Reproduce the text of each record below character for character, keeping the original spelling, spacing, and order. Leave out the pictures.

- - -

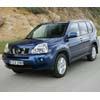   230 000   Nisssan X-Ttrail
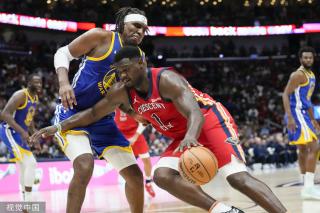 官博侮辱残 官博侮辱残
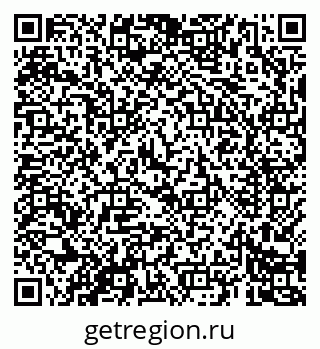 79069682003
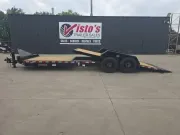 new Equipment / Flatbed Trailers Midsota  for sale, in West Fargo, ND Thumbnail 10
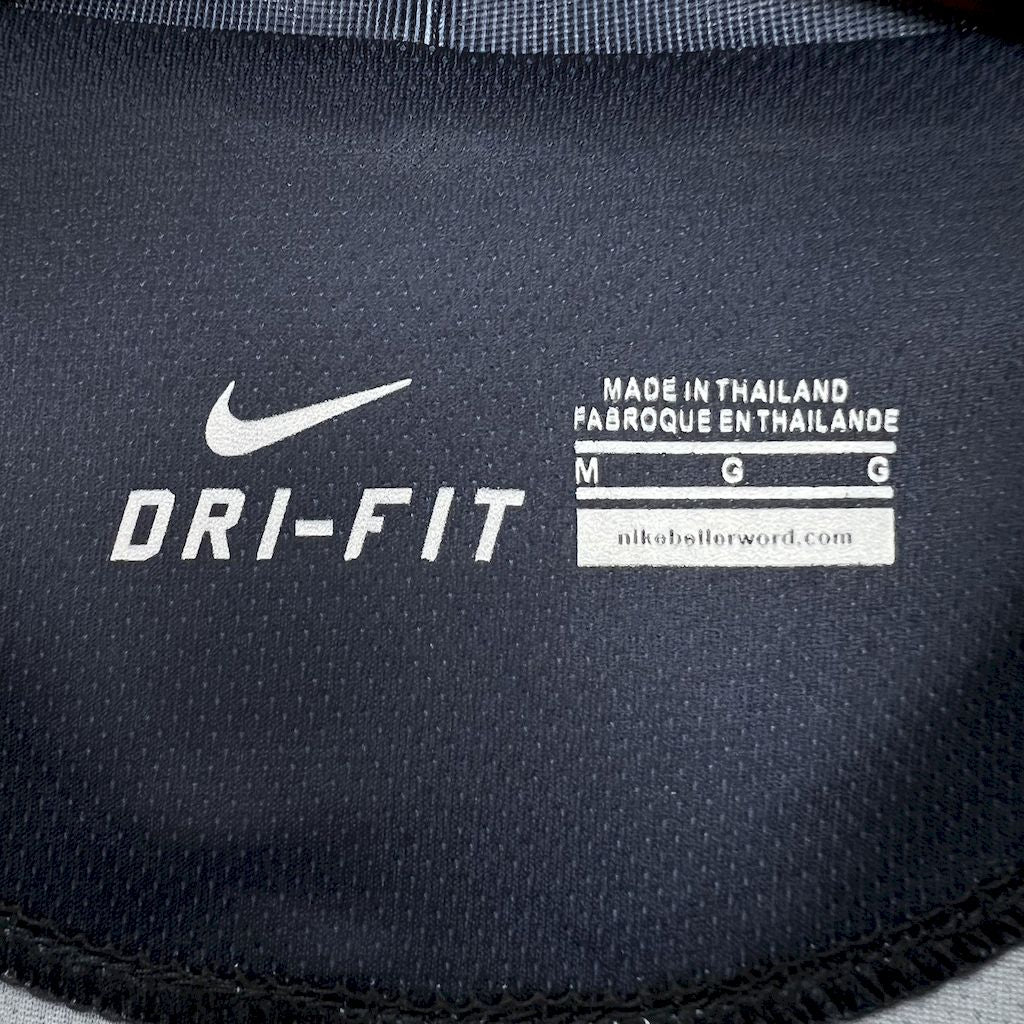 Camisa Retrô Paris Saint Germain I 2013/14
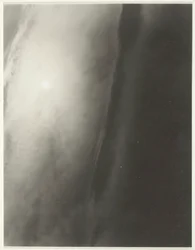 Vastaava, 1931.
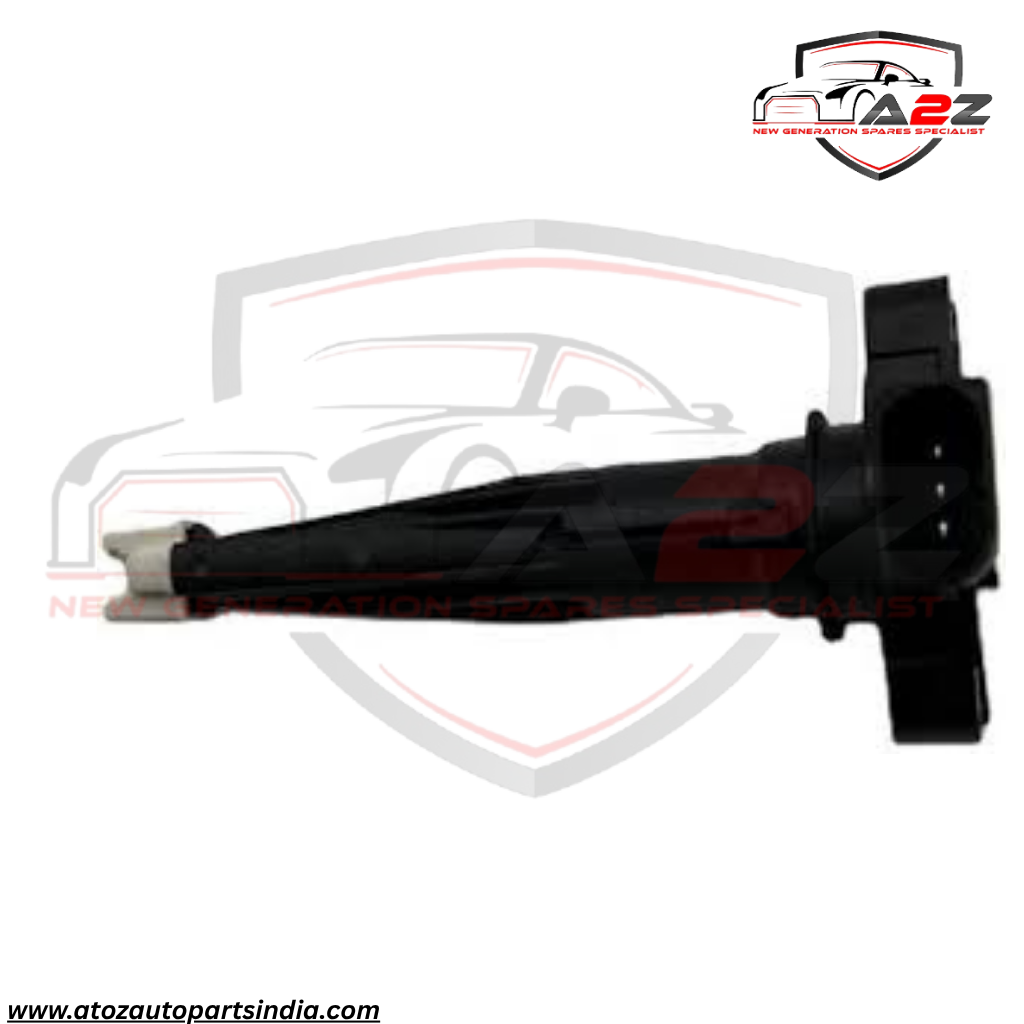Oil Level Sensor 12618608781 12617636296 12618507676 Compatible With BMW 1 Series F20 & 3 Series F30, F80 & 3 Series Gran Turismo F34
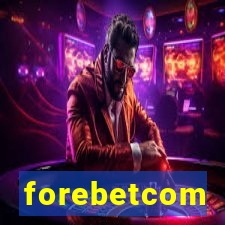 forebetcom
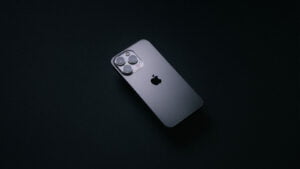 Quais Tecnologias Vão Definir O Futuro Do IPhone?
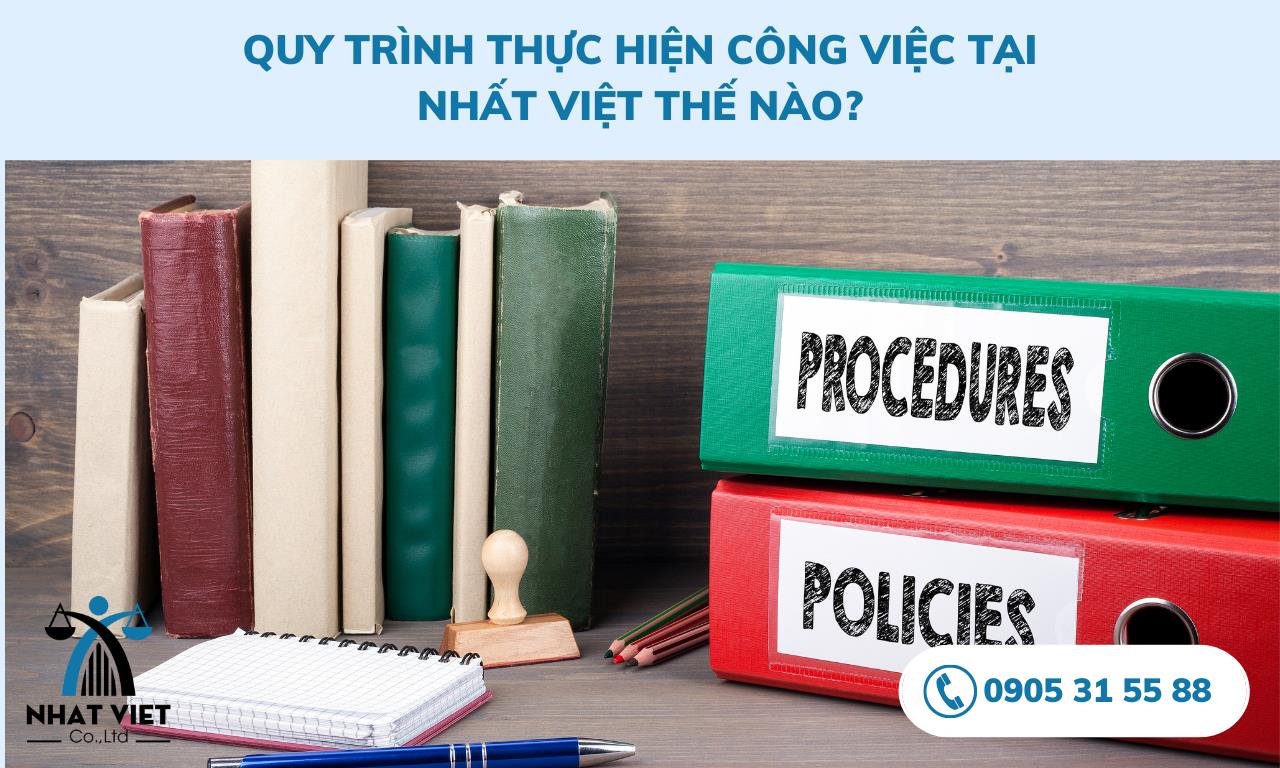 quy_trinh_thuc_hien_cong_viec_tai_nhat_viet_nhu_the_nao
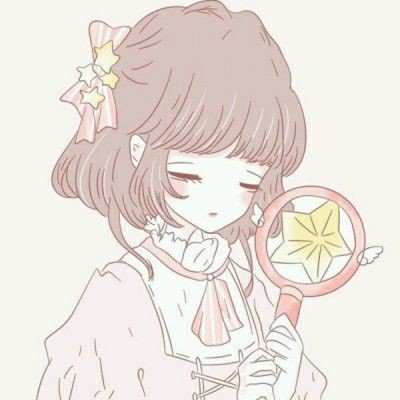 严浩翔 爱一个人需要另一个人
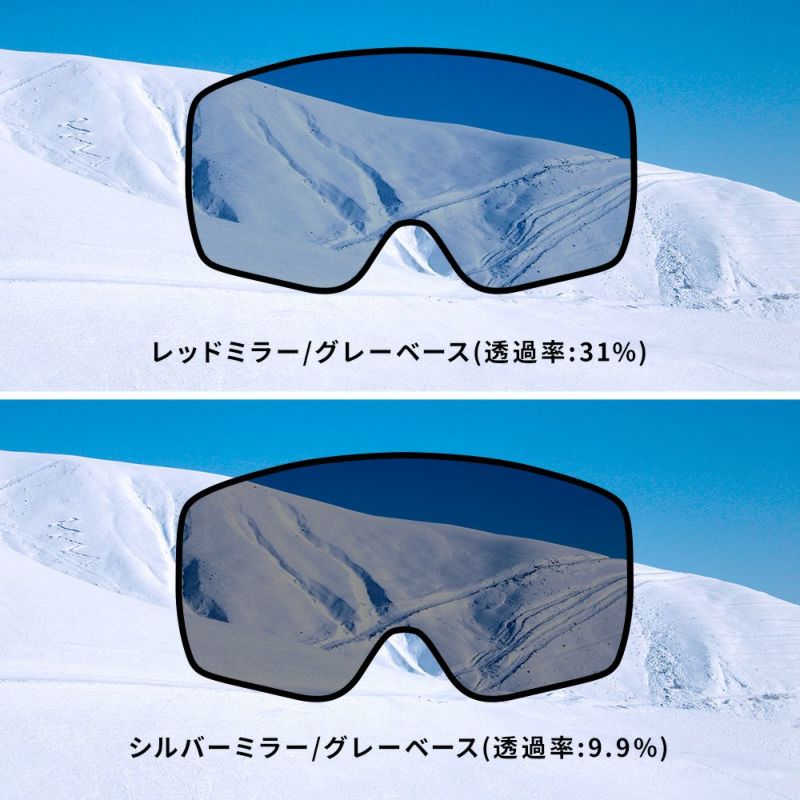 tag_sanb0w　ASTM 58 Mサイズ 別売りゴーグル付き tag_sanb0w ASTM 58 Mサイズ 別売りゴーグル付き tag_sanb0w様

- - -

▸ THE COMPLETED TASK
   230 000   Nisssan X-Ttrail
 官博侮辱残 官博侮辱残
 79069682003
 new Equipment / Flatbed Trailers Midsota  for sale, in West Fargo, ND Thumbnail 10
 Camisa Retrô Paris Saint Germain I 2013/14
 Vastaava, 1931.
Oil Level Sensor 12618608781 12617636296 12618507676 Compatible With BMW 1 Series F20 & 3 Series F30, F80 & 3 Series Gran Turismo F34
 forebetcom
 Quais Tecnologias Vão Definir O Futuro Do IPhone?
 quy_trinh_thuc_hien_cong_viec_tai_nhat_viet_nhu_the_nao
 严浩翔 爱一个人需要另一个人
 tag_sanb0w　ASTM 58 Mサイズ 別売りゴーグル付き tag_sanb0w ASTM 58 Mサイズ 別売りゴーグル付き tag_sanb0w様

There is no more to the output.